Thursday, February 2, 2012

On Pain...

"Given the choice between experiencing pain and nothing, I would choose pain."
                                                                                                                      ~William Faulkner

I have had to think long and hard about this post.  Not because I don't have anything to write on the topic of pain, but because I have always been taught to suck it up and walk it off.  I am an emotionally-intense person, but one thing I was never supposed to do is let someone see me hurting. I once walked on a broken foot (broken in seven different places) for a week before seeing the doctor.

As you can imagine, the experience of the past three years has been eye-opening.  I dealt with more physical and emotional pain than at times I could bear.  People would tell me that it was all just making me stronger.  I wanted to punch them in their faces.
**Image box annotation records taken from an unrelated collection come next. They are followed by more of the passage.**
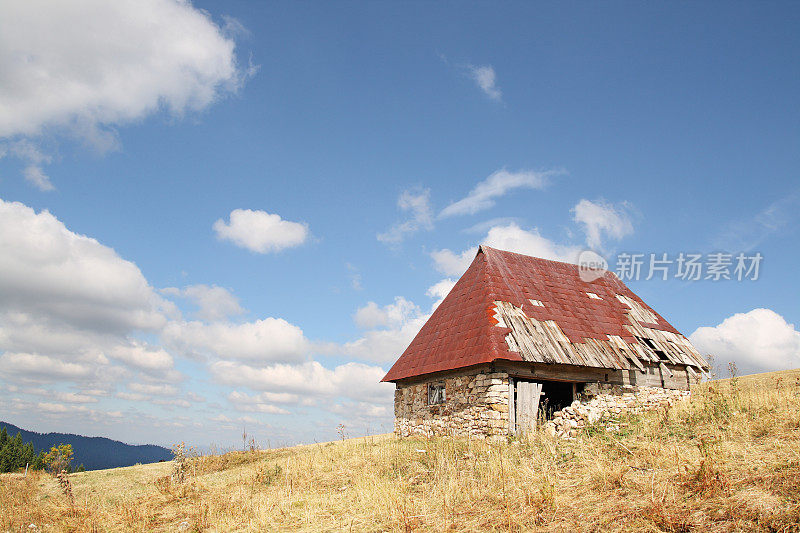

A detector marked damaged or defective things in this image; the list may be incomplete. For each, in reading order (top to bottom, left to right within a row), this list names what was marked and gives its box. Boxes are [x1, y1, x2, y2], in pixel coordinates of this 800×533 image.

rusty metal roofing [382, 245, 708, 382]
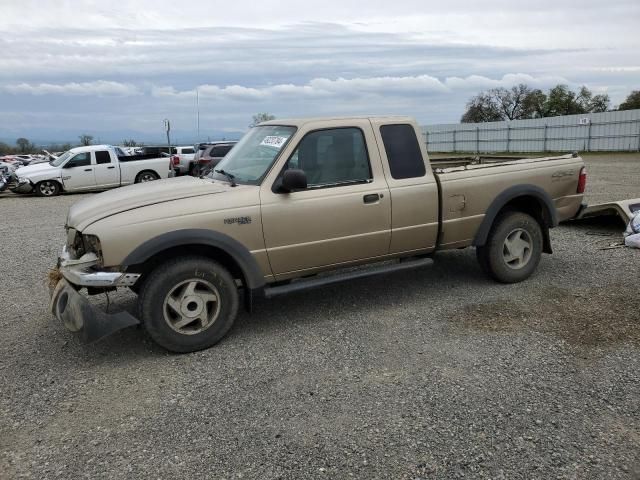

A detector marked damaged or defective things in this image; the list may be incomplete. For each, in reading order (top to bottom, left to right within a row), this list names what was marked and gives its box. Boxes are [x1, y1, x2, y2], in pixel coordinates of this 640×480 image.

damaged front bumper [51, 246, 144, 344]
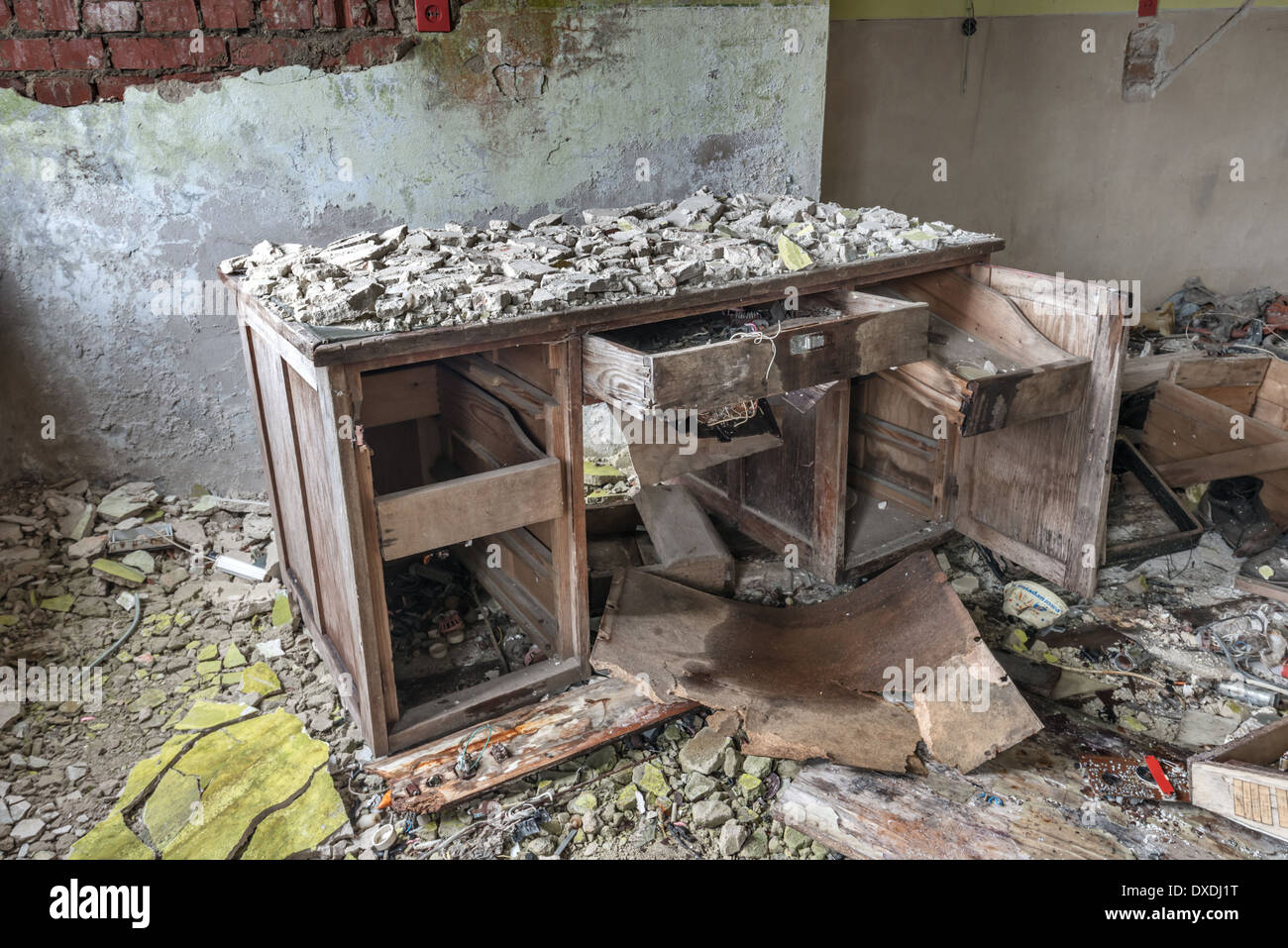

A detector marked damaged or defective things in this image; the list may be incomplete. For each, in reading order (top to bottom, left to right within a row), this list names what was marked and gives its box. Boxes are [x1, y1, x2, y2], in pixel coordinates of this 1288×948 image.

peeling plaster wall [2, 5, 824, 496]
peeling plaster wall [824, 8, 1288, 307]
broken wooden board [633, 481, 736, 592]
broken wooden board [366, 675, 696, 813]
rusty metal sheet [368, 675, 700, 813]
broken wooden board [590, 551, 1035, 773]
rusty metal sheet [592, 548, 1045, 778]
broken wooden board [773, 705, 1288, 860]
Pain is an interesting sensation.  It is always a warning--that something is causing us distress or torture.  I remember watching an episode of the BBC Sherlock series, and remarking at the limp that Dr. Watson produced.  It all came from psychosomatic feelings he hadn't dealt with.  I thought that it was foolish, but part of me knows that such a thing can be very real.  Over the past few years, I attributed much of my physical pain to an emotional wound that needed time to heal.
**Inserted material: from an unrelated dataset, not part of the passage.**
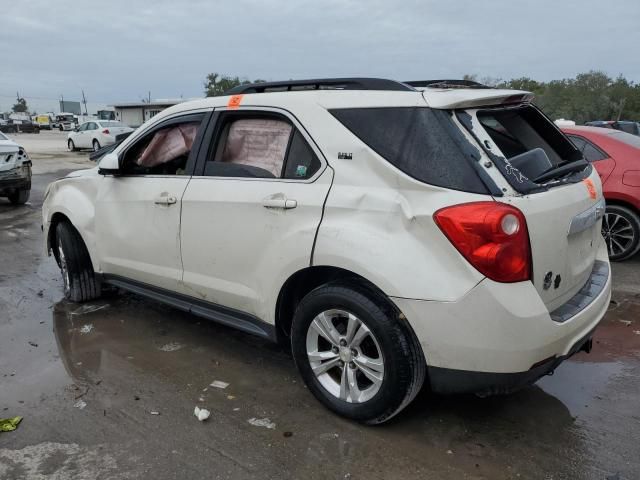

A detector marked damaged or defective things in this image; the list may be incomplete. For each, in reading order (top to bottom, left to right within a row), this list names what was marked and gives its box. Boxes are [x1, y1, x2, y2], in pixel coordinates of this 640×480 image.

damaged white suv [42, 79, 612, 424]
rear windshield broken glass [330, 107, 490, 195]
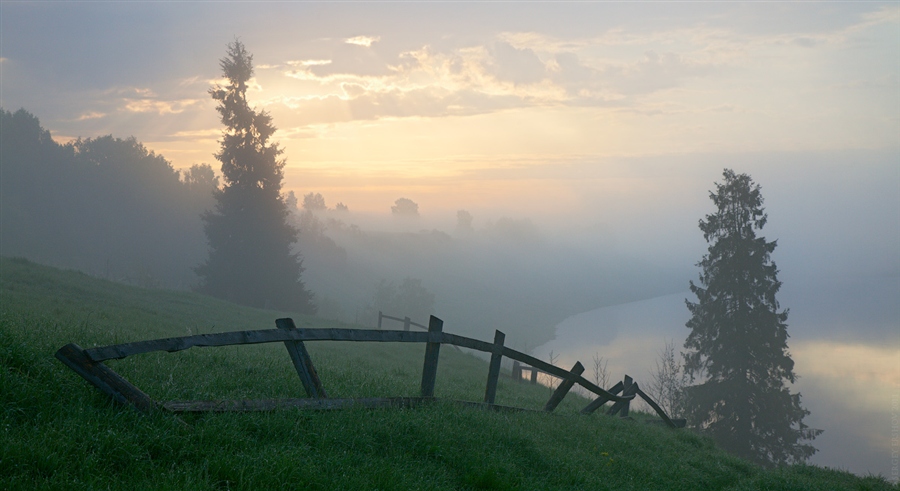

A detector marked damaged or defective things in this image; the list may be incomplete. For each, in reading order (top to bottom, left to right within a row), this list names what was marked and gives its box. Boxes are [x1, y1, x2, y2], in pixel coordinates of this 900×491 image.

broken wooden fence [54, 316, 684, 426]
I know being physically attacked is never a field day.  Being emotionally injured during that time was a second blow.  Add to that the vulnerability and lack of security that goes with not working, and I was a mess.  I remember at my worst I was on Percocet 10's four times a day, with tramadol buffers.  I was on valium, muscle relaxers, and tons of seizure meds.  I honestly don't remember much of a year of my life.  I wonder now if I would have survived if I was really aware of all that was happening.  I remember talking to a therapist that told me the mind only lets you deal with so much of a trauma or memory at a time.  I think the medicine and my mind did a good job of keeping me from losing my sanity.

In summer of 2011, all of the medicines stopped.  I decided that I was going to overcome everything now that I was starting a new teaching job.  My mobility had improved significantly, and I knew my emotional health was looking great.  I thought I could take on the world!!
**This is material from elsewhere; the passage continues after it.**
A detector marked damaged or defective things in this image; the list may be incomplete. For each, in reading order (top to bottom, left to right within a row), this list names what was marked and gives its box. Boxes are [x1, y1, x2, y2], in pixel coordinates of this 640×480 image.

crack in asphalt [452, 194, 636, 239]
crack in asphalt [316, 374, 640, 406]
What I forgot was that I would have pain the rest of my life.  It was a reality I had to accept.  I could pretend that I was a magical creature that found a cure, but that would be deceiving myself.  It always drives me crazy when parents deny their child has a disability.  Now I understand it--I was trying to mourn the fact that I would not have that "normal" life everyone else had.  I was shortchanged, and I tried to prove something to myself by going cold turkey.

By September, I can remember showing up to my doctor in misery.  I hadn't slept in weeks, and I honestly could barely move.  The hardest part about the pain is that no one could see it.  I didn't have a broken leg or a black eye.  And I pretended like everything was normal so no one at my new job would learn my secrets.

The doctor wondered why on earth I had gone off the medications.  I told her I was out to prove something, and had failed miserably.  So, we started back on some light stuff, knowing that was going to make me a functioning human being.  I liked the sound of "functioning."

I got back into running, and have really enjoyed my experiences.  With the help of my trainer, Jesse, I have been able to make incredible progress!  I will not lie- I have been in terrible pain every day.  I have two leg surgeries coming up, but I really want to make good progress before I am side-lined.  

I will admit to something though: sometimes feeling pain is all that makes me feel alive.  I know it sounds completely strange, but it is when I feel the results of a run that I feel most alive.  Maybe it is because I went through a few years where I felt NOTHING.  Maybe because I know in a few years I will not be able to feel this pain again.  I don't want to sound like a freak, but it is when I am sore and hurting that I feel the most alive.  I guess that is because I know I have pushed my body to do something it couldn't do, and may never do again.

I look back at the times where I was numb to the world, and look to the future and the scariness it holds. I think to myself, if given the choice, I would most definitely choose to feel the pain.